• **Input records**:
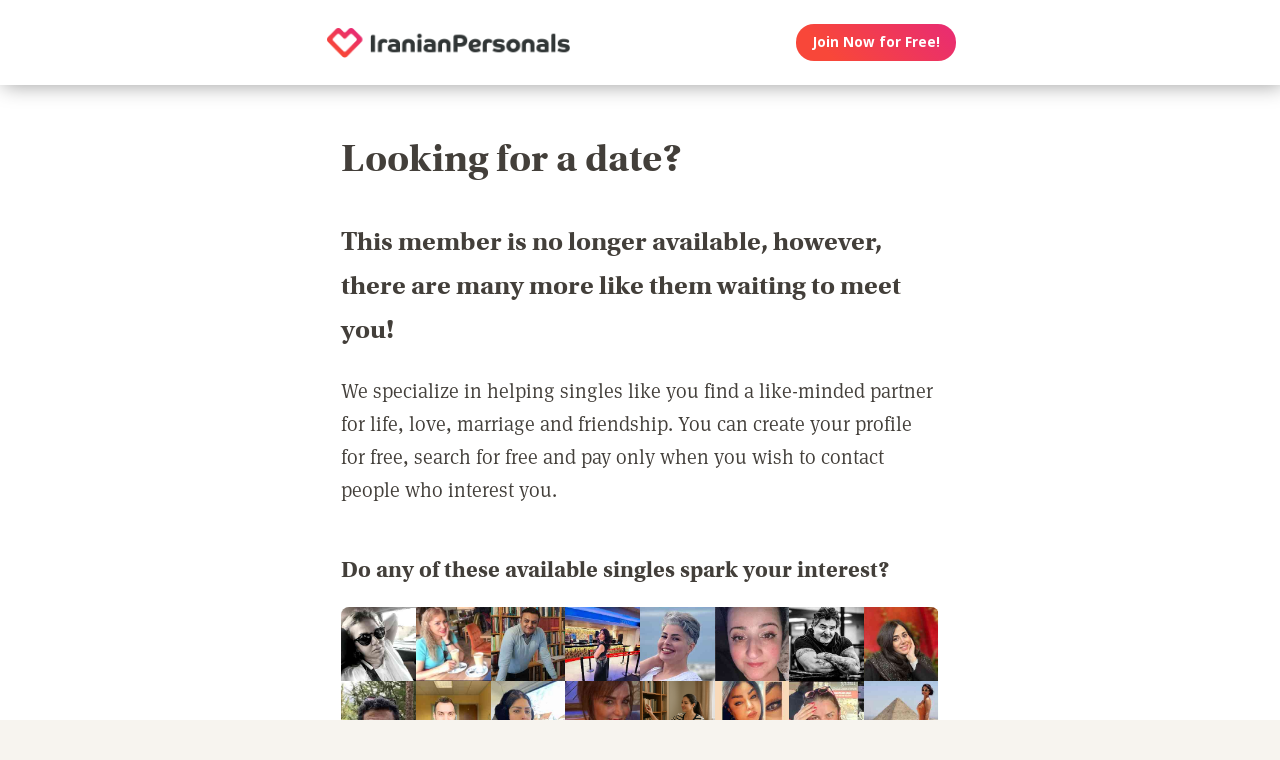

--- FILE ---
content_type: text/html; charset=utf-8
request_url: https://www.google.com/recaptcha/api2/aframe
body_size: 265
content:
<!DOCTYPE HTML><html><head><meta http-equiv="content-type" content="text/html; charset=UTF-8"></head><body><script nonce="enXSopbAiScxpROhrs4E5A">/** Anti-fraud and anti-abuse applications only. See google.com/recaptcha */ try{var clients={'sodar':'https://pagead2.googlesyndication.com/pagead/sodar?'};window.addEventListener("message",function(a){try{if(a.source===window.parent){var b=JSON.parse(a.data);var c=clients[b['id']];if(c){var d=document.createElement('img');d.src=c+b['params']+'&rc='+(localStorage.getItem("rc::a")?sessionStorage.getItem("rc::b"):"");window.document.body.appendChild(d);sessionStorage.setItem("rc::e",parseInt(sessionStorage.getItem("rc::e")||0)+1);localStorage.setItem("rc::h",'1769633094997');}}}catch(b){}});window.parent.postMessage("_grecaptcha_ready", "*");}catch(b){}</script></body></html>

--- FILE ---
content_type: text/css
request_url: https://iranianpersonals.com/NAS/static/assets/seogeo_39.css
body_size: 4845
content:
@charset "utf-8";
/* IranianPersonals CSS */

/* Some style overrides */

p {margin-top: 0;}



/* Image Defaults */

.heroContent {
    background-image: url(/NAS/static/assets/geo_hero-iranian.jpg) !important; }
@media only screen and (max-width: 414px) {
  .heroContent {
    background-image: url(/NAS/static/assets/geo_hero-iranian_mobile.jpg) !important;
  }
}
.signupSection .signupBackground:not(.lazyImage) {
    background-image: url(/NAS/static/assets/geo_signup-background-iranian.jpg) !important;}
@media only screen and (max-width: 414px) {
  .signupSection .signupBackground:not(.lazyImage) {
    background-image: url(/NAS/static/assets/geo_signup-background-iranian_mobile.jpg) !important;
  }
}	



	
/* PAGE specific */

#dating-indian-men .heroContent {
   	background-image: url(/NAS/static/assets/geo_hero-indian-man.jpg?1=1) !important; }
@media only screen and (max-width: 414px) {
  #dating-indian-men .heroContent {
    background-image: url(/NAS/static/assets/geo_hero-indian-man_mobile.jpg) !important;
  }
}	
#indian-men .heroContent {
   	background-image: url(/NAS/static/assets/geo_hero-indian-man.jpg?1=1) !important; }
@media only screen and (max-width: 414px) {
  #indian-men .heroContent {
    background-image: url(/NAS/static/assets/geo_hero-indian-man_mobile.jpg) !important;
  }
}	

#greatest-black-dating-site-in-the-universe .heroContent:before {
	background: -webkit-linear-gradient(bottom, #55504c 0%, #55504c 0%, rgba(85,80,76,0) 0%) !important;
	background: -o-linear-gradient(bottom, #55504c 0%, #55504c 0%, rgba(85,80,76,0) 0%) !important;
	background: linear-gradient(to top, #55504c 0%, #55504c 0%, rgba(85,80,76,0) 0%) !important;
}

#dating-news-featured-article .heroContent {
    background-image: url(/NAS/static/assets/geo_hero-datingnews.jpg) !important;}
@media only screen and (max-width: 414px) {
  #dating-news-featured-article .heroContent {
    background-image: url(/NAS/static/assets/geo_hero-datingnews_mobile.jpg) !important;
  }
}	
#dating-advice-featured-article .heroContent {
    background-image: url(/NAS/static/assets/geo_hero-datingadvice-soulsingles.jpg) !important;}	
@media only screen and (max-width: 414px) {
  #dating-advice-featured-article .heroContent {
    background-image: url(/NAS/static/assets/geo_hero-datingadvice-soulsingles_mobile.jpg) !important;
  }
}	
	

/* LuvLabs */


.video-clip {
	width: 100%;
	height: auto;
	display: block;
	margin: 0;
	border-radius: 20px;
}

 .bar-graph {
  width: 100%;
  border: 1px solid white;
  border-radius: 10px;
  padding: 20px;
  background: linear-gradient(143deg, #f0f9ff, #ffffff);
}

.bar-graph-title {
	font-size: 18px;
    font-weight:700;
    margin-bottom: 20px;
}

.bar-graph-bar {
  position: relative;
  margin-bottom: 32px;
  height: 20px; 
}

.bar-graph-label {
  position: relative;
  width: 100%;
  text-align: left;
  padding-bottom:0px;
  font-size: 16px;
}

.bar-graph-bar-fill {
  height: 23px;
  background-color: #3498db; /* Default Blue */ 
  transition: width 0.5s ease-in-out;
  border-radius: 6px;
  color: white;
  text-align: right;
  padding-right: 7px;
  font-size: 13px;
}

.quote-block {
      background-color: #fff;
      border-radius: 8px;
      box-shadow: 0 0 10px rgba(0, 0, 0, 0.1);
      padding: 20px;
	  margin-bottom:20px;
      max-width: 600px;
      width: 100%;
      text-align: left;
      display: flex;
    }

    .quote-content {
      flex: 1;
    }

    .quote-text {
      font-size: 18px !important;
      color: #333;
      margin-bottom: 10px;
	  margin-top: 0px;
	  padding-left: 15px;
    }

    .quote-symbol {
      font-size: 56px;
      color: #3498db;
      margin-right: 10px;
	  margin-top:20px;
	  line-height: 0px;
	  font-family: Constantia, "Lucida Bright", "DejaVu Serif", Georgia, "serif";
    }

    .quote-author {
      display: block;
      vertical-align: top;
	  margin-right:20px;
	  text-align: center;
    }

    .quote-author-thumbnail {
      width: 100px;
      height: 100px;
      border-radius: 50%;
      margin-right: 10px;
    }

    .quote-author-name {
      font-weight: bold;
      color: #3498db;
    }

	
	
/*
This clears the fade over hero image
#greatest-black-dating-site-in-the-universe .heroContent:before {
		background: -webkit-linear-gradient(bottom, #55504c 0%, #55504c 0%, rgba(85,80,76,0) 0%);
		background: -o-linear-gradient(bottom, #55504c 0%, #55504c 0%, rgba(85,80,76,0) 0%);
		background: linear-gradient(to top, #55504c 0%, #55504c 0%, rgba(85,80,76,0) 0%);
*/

• **Exercise directions**:
Could you return each entry word for word, with the images omitted?

• **Solution to this problem**:
--- FILE ---
content_type: text/html; charset=utf-8
request_url: https://www.google.com/recaptcha/api2/aframe
body_size: 265
content:
<!DOCTYPE HTML><html><head><meta http-equiv="content-type" content="text/html; charset=UTF-8"></head><body><script nonce="enXSopbAiScxpROhrs4E5A">/** Anti-fraud and anti-abuse applications only. See google.com/recaptcha */ try{var clients={'sodar':'https://pagead2.googlesyndication.com/pagead/sodar?'};window.addEventListener("message",function(a){try{if(a.source===window.parent){var b=JSON.parse(a.data);var c=clients[b['id']];if(c){var d=document.createElement('img');d.src=c+b['params']+'&rc='+(localStorage.getItem("rc::a")?sessionStorage.getItem("rc::b"):"");window.document.body.appendChild(d);sessionStorage.setItem("rc::e",parseInt(sessionStorage.getItem("rc::e")||0)+1);localStorage.setItem("rc::h",'1769633094997');}}}catch(b){}});window.parent.postMessage("_grecaptcha_ready", "*");}catch(b){}</script></body></html>

--- FILE ---
content_type: text/css
request_url: https://iranianpersonals.com/NAS/static/assets/seogeo_39.css
body_size: 4845
content:
@charset "utf-8";
/* IranianPersonals CSS */

/* Some style overrides */

p {margin-top: 0;}



/* Image Defaults */

.heroContent {
    background-image: url(/NAS/static/assets/geo_hero-iranian.jpg) !important; }
@media only screen and (max-width: 414px) {
  .heroContent {
    background-image: url(/NAS/static/assets/geo_hero-iranian_mobile.jpg) !important;
  }
}
.signupSection .signupBackground:not(.lazyImage) {
    background-image: url(/NAS/static/assets/geo_signup-background-iranian.jpg) !important;}
@media only screen and (max-width: 414px) {
  .signupSection .signupBackground:not(.lazyImage) {
    background-image: url(/NAS/static/assets/geo_signup-background-iranian_mobile.jpg) !important;
  }
}	



	
/* PAGE specific */

#dating-indian-men .heroContent {
   	background-image: url(/NAS/static/assets/geo_hero-indian-man.jpg?1=1) !important; }
@media only screen and (max-width: 414px) {
  #dating-indian-men .heroContent {
    background-image: url(/NAS/static/assets/geo_hero-indian-man_mobile.jpg) !important;
  }
}	
#indian-men .heroContent {
   	background-image: url(/NAS/static/assets/geo_hero-indian-man.jpg?1=1) !important; }
@media only screen and (max-width: 414px) {
  #indian-men .heroContent {
    background-image: url(/NAS/static/assets/geo_hero-indian-man_mobile.jpg) !important;
  }
}	

#greatest-black-dating-site-in-the-universe .heroContent:before {
	background: -webkit-linear-gradient(bottom, #55504c 0%, #55504c 0%, rgba(85,80,76,0) 0%) !important;
	background: -o-linear-gradient(bottom, #55504c 0%, #55504c 0%, rgba(85,80,76,0) 0%) !important;
	background: linear-gradient(to top, #55504c 0%, #55504c 0%, rgba(85,80,76,0) 0%) !important;
}

#dating-news-featured-article .heroContent {
    background-image: url(/NAS/static/assets/geo_hero-datingnews.jpg) !important;}
@media only screen and (max-width: 414px) {
  #dating-news-featured-article .heroContent {
    background-image: url(/NAS/static/assets/geo_hero-datingnews_mobile.jpg) !important;
  }
}	
#dating-advice-featured-article .heroContent {
    background-image: url(/NAS/static/assets/geo_hero-datingadvice-soulsingles.jpg) !important;}	
@media only screen and (max-width: 414px) {
  #dating-advice-featured-article .heroContent {
    background-image: url(/NAS/static/assets/geo_hero-datingadvice-soulsingles_mobile.jpg) !important;
  }
}	
	

/* LuvLabs */


.video-clip {
	width: 100%;
	height: auto;
	display: block;
	margin: 0;
	border-radius: 20px;
}

 .bar-graph {
  width: 100%;
  border: 1px solid white;
  border-radius: 10px;
  padding: 20px;
  background: linear-gradient(143deg, #f0f9ff, #ffffff);
}

.bar-graph-title {
	font-size: 18px;
    font-weight:700;
    margin-bottom: 20px;
}

.bar-graph-bar {
  position: relative;
  margin-bottom: 32px;
  height: 20px; 
}

.bar-graph-label {
  position: relative;
  width: 100%;
  text-align: left;
  padding-bottom:0px;
  font-size: 16px;
}

.bar-graph-bar-fill {
  height: 23px;
  background-color: #3498db; /* Default Blue */ 
  transition: width 0.5s ease-in-out;
  border-radius: 6px;
  color: white;
  text-align: right;
  padding-right: 7px;
  font-size: 13px;
}

.quote-block {
      background-color: #fff;
      border-radius: 8px;
      box-shadow: 0 0 10px rgba(0, 0, 0, 0.1);
      padding: 20px;
	  margin-bottom:20px;
      max-width: 600px;
      width: 100%;
      text-align: left;
      display: flex;
    }

    .quote-content {
      flex: 1;
    }

    .quote-text {
      font-size: 18px !important;
      color: #333;
      margin-bottom: 10px;
	  margin-top: 0px;
	  padding-left: 15px;
    }

    .quote-symbol {
      font-size: 56px;
      color: #3498db;
      margin-right: 10px;
	  margin-top:20px;
	  line-height: 0px;
	  font-family: Constantia, "Lucida Bright", "DejaVu Serif", Georgia, "serif";
    }

    .quote-author {
      display: block;
      vertical-align: top;
	  margin-right:20px;
	  text-align: center;
    }

    .quote-author-thumbnail {
      width: 100px;
      height: 100px;
      border-radius: 50%;
      margin-right: 10px;
    }

    .quote-author-name {
      font-weight: bold;
      color: #3498db;
    }

	
	
/*
This clears the fade over hero image
#greatest-black-dating-site-in-the-universe .heroContent:before {
		background: -webkit-linear-gradient(bottom, #55504c 0%, #55504c 0%, rgba(85,80,76,0) 0%);
		background: -o-linear-gradient(bottom, #55504c 0%, #55504c 0%, rgba(85,80,76,0) 0%);
		background: linear-gradient(to top, #55504c 0%, #55504c 0%, rgba(85,80,76,0) 0%);
*/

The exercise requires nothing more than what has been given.